→ **Exercise instructions**:
Nothing but the line holding "order: Lagomorpha" and the lines after it, through the end of the records, should be set down, each exactly as it is.

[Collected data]
•••
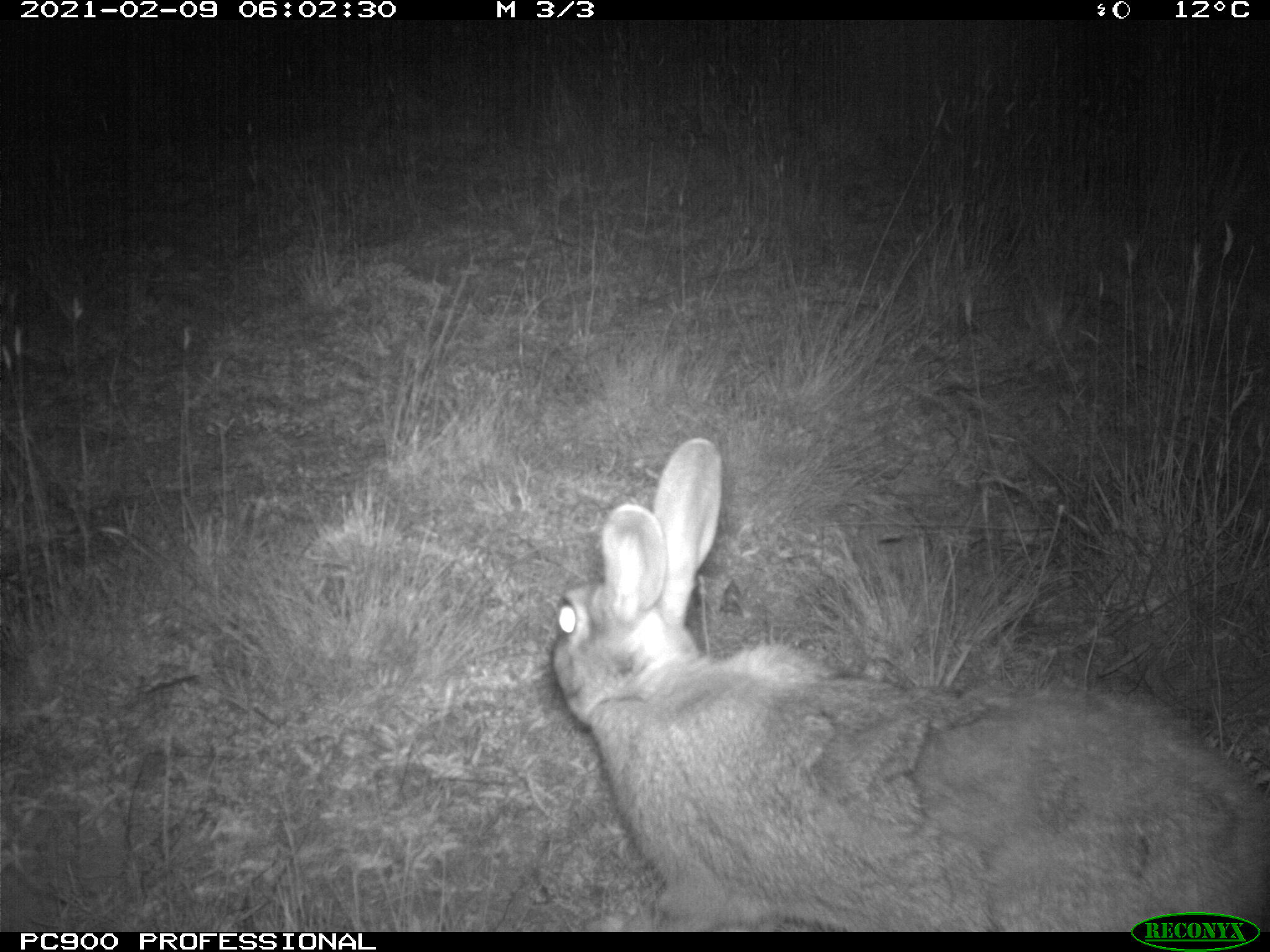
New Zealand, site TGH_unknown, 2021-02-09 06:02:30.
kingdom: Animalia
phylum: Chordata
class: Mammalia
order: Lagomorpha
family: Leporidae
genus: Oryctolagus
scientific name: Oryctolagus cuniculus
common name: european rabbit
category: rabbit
•••
→ **Problem solution**:
order: Lagomorpha
family: Leporidae
genus: Oryctolagus
scientific name: Oryctolagus cuniculus
common name: european rabbit
category: rabbit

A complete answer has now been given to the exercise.